§ **Task prompt**:
Collect every line below that contains the word "distance". Letter case matters.

[Data taken from a collection]
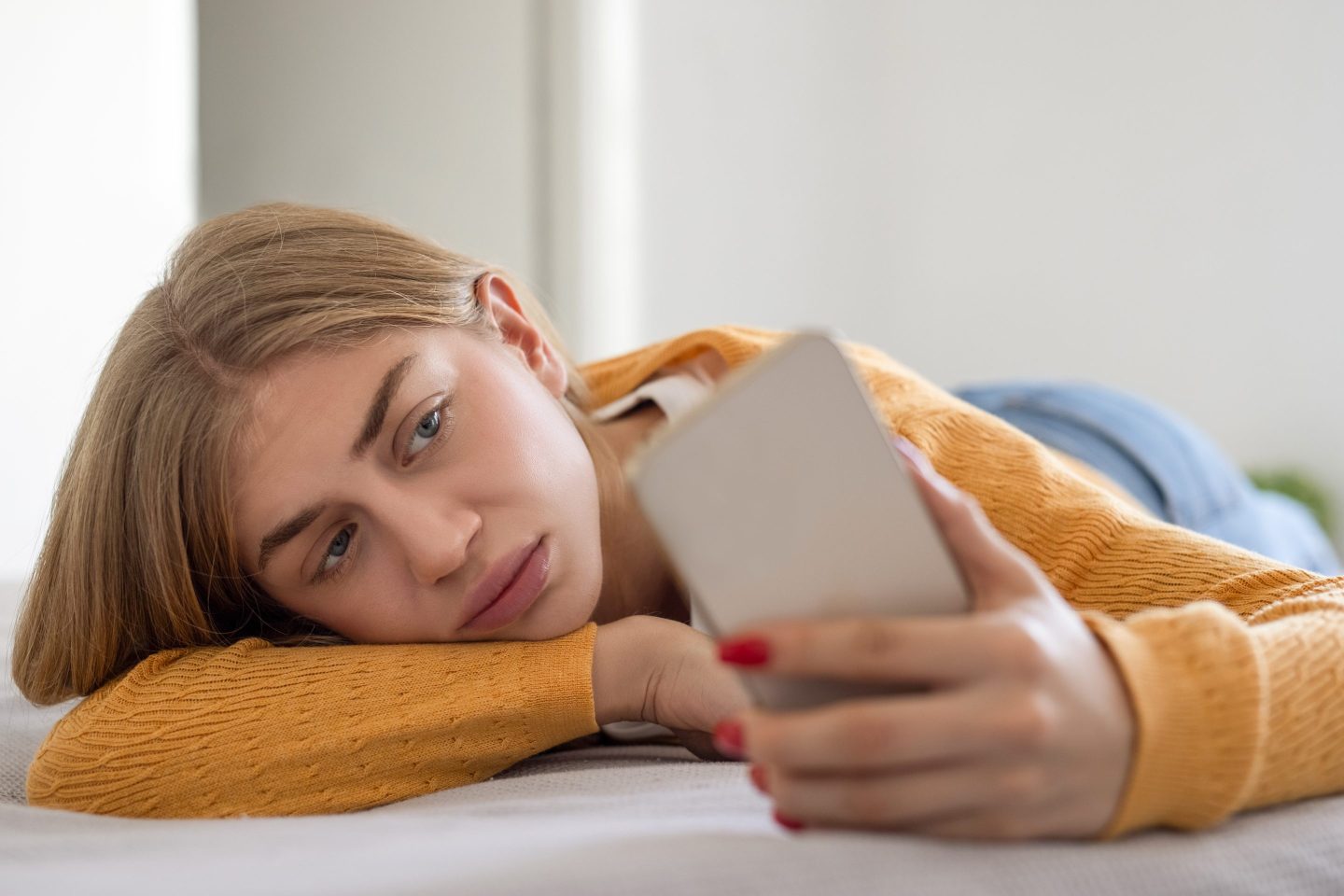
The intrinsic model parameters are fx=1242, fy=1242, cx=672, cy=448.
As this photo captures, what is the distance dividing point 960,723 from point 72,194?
2.26 metres

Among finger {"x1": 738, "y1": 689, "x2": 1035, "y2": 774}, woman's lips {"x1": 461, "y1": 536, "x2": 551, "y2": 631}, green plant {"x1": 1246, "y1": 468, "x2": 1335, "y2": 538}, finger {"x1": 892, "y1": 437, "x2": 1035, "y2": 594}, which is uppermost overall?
finger {"x1": 892, "y1": 437, "x2": 1035, "y2": 594}

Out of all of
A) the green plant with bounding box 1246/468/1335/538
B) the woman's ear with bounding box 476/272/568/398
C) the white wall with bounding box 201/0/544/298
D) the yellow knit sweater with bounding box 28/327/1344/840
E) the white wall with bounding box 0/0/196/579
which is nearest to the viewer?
the yellow knit sweater with bounding box 28/327/1344/840

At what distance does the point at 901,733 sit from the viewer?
44cm

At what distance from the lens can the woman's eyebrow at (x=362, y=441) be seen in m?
0.87

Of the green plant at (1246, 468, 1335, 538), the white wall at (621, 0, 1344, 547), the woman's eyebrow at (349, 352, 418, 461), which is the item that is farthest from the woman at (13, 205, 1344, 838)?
the white wall at (621, 0, 1344, 547)

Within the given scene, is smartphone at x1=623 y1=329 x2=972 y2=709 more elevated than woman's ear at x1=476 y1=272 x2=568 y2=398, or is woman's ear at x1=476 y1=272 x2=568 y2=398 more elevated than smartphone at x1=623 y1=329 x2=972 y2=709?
smartphone at x1=623 y1=329 x2=972 y2=709

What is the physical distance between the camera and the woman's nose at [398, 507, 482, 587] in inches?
33.2

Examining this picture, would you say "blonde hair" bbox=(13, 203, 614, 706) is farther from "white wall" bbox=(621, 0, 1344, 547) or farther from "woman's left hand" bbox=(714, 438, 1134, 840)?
"white wall" bbox=(621, 0, 1344, 547)

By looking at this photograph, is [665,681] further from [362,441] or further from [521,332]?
[521,332]

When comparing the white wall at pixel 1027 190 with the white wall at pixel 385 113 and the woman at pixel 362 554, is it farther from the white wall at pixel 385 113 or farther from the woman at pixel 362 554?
the woman at pixel 362 554

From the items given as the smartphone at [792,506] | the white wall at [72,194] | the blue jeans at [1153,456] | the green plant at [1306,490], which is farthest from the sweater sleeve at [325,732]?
the green plant at [1306,490]

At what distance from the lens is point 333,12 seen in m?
2.92

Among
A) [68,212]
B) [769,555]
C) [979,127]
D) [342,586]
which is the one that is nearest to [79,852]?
[342,586]

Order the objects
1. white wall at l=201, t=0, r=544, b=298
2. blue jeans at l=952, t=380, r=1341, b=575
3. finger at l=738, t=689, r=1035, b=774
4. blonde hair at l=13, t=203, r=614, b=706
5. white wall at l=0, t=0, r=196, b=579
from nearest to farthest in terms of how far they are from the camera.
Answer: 1. finger at l=738, t=689, r=1035, b=774
2. blonde hair at l=13, t=203, r=614, b=706
3. blue jeans at l=952, t=380, r=1341, b=575
4. white wall at l=0, t=0, r=196, b=579
5. white wall at l=201, t=0, r=544, b=298
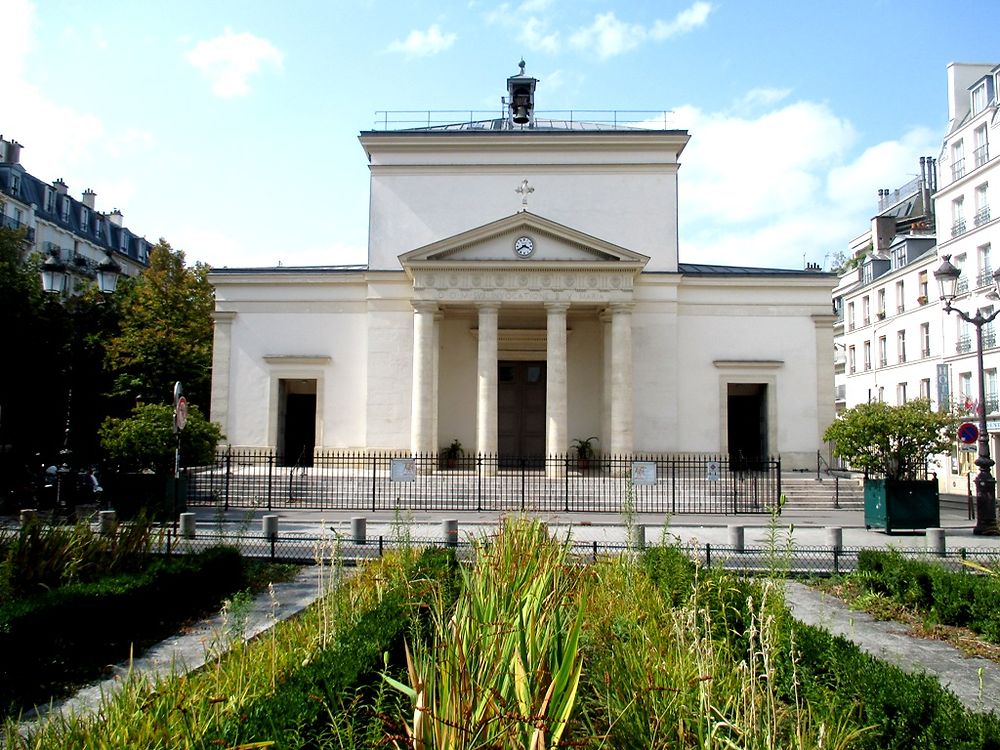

§ **Exercise result**:
As this photo captures, what is the distance dividing point 960,723 from point 72,194?
At what distance does the point at 901,733 sit from the viewer?
At what distance from the lens can the woman's eyebrow at (x=362, y=441) be seen in m?
What is the physical distance between the camera and the woman's nose at [398, 507, 482, 587] in inches?
At what distance from the lens is point 333,12 seen in m?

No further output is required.